• PROVIDED PASSAGE
----------

26:59 – Feedback through Role Transitions

  • Did Dale have to ask for feedback during functional and job role changes in his career like the one he made moving from Technical Account Manager (TAM) to working in Technical Marketing? These roles are functionally quite different but have some similarities.
    • The technical marketing role would require more 1-to-many interactions, requiring more public speaking and content creation (videos, presentation slides, blog articles, etc.).
    • Dale says it was a little bit of a natural shift to move into technical marketing, and he got plenty of feedback along the way. Not all of it felt great when it came at him, but after looking at it as unbiased as he could, Dale believes it made him better.
      • Nick suggests just as we would give someone time to formulate feedback for us, we should give ourselves time to process once we receive feedback.
      • Dale gives the example of creating a video and sending a request for feedback to his boss and greater team. Upon initial examination we might think others are being nitpicky if they suggest changing the color of a line or decreasing use of filler words, but Dale tells us to remember each bit of feedback is likely going to make what you are trying to produce better (whether it be a presentation or something else).
    • John says the things we want to improve might seem perfect if we are the only audience. We need to find out what other people see as needing to improve, especially when the audience for something we are creating will not be just us.
      • Dale was a bit surprised at getting so much feedback on some of the presentations or videos he created and thought were very good. He encourages us to step back from our work and let go of the emotion as we digest the feedback.
      • “It makes it more appealing to people other than you, which was the whole goal anyway.” – Dale McKay, on the value of receiving and incorporating feedback to make our work better
      • John says we have plenty of opportunities to create content that only we will see like a knowledge note about a process. Maybe we can learn to be more honest with ourselves when we revisit something we previously created. For example, can we still follow it? If not, maybe we needed feedback from others.
    • Dale says our understanding of a problem may not be accurate because we are not infallible. Validating our understanding is the same as getting feedback.

----------

• PARTS OF THE EXERCISE
1 – In the provided passage, what role did Dale hold before he moved into Technical Marketing?
2 – Reproduce everything in the provided passage from "26:59 – Feedback" down to "we receive feedback.", word for word.
This data comes from a separate, unrelated source.

----------

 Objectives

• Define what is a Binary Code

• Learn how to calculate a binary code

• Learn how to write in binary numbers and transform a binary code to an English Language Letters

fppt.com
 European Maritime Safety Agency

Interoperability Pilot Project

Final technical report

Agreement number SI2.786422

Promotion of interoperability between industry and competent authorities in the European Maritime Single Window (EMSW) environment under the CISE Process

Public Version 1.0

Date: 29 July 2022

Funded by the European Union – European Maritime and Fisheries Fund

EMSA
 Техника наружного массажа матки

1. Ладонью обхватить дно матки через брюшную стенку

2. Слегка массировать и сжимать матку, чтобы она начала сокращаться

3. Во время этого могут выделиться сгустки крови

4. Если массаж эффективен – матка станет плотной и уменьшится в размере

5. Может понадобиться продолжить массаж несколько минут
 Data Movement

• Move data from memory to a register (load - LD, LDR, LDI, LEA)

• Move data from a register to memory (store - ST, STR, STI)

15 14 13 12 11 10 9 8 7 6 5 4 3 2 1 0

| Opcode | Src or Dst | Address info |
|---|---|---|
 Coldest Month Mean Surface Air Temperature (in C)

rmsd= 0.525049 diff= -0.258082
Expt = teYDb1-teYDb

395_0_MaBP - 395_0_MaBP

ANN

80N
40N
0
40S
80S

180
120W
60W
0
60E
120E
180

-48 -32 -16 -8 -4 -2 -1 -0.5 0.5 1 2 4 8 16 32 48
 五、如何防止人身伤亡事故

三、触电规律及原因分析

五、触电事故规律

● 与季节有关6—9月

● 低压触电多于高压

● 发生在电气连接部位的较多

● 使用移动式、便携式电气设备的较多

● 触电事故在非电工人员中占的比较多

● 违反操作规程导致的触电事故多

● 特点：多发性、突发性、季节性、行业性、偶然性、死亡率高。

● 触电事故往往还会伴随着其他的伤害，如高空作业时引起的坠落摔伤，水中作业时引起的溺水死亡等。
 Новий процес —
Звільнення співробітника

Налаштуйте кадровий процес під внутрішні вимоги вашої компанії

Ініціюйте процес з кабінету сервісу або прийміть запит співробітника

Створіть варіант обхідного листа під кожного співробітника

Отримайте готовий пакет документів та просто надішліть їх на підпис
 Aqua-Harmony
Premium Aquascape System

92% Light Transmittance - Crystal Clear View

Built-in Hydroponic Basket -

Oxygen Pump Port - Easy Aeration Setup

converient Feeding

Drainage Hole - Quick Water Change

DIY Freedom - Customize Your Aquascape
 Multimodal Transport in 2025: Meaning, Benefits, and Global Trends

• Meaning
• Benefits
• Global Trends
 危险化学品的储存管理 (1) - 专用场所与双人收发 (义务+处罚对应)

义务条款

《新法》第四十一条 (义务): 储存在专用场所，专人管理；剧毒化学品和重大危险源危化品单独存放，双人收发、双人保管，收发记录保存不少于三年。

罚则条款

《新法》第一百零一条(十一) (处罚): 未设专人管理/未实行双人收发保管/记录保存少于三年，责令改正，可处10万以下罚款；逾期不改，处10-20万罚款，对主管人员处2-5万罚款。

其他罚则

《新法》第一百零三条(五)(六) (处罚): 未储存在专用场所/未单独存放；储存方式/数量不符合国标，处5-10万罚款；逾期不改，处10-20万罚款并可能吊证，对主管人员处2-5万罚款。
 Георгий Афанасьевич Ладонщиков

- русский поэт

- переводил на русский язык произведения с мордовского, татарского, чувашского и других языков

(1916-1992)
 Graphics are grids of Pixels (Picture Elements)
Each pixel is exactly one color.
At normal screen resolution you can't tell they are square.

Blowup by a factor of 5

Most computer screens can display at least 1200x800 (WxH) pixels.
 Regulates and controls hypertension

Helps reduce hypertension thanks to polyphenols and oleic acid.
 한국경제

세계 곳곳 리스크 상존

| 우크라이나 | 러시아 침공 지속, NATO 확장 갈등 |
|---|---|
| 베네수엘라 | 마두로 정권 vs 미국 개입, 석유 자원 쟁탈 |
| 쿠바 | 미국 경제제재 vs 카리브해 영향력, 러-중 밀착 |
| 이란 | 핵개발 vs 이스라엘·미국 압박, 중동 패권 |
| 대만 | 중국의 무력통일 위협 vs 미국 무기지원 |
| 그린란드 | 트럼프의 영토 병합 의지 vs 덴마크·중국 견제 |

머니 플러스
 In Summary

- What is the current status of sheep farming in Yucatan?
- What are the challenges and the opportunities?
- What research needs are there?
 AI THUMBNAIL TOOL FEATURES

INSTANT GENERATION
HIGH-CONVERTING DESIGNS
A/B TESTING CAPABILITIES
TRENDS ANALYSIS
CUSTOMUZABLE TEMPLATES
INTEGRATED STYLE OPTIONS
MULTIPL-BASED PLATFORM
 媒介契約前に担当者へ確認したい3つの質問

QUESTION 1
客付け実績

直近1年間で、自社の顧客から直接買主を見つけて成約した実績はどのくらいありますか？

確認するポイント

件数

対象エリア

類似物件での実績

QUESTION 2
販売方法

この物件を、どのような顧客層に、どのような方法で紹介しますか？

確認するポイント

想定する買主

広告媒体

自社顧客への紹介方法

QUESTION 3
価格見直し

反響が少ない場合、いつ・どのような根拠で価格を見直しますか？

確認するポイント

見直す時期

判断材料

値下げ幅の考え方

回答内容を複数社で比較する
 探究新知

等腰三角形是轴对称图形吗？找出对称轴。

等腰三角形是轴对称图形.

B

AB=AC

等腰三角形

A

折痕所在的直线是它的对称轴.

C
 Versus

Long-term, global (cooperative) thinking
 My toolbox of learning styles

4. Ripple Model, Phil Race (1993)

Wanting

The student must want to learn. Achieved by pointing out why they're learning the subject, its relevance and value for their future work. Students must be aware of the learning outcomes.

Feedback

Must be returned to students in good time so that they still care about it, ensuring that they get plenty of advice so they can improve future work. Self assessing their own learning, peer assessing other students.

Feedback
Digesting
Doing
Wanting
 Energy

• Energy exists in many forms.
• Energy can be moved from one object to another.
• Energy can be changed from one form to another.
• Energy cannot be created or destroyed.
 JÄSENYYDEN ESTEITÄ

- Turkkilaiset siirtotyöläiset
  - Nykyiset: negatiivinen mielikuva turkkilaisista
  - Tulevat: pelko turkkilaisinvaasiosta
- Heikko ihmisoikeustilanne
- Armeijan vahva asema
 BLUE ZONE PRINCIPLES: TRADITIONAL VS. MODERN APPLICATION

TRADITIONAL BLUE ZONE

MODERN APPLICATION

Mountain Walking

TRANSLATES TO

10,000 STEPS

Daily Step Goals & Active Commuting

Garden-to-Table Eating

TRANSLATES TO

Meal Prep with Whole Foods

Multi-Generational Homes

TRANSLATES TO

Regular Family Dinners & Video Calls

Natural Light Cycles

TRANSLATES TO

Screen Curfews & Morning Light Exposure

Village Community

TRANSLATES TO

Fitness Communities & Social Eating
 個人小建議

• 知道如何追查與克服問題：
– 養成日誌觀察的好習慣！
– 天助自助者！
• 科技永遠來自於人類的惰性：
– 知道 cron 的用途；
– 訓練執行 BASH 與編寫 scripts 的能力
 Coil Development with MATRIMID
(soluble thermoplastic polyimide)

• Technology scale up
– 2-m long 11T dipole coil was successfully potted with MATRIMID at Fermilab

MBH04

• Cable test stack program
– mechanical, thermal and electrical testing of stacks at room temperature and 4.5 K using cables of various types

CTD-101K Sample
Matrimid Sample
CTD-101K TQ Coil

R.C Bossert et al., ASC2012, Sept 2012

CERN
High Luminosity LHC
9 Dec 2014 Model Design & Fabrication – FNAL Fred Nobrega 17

----------

• EXPECTED OUTPUTS
1 – Technical Account Manager (TAM).

2 –
26:59 – Feedback through Role Transitions

  • Did Dale have to ask for feedback during functional and job role changes in his career like the one he made moving from Technical Account Manager (TAM) to working in Technical Marketing? These roles are functionally quite different but have some similarities.
    • The technical marketing role would require more 1-to-many interactions, requiring more public speaking and content creation (videos, presentation slides, blog articles, etc.).
    • Dale says it was a little bit of a natural shift to move into technical marketing, and he got plenty of feedback along the way. Not all of it felt great when it came at him, but after looking at it as unbiased as he could, Dale believes it made him better.
      • Nick suggests just as we would give someone time to formulate feedback for us, we should give ourselves time to process once we receive feedback.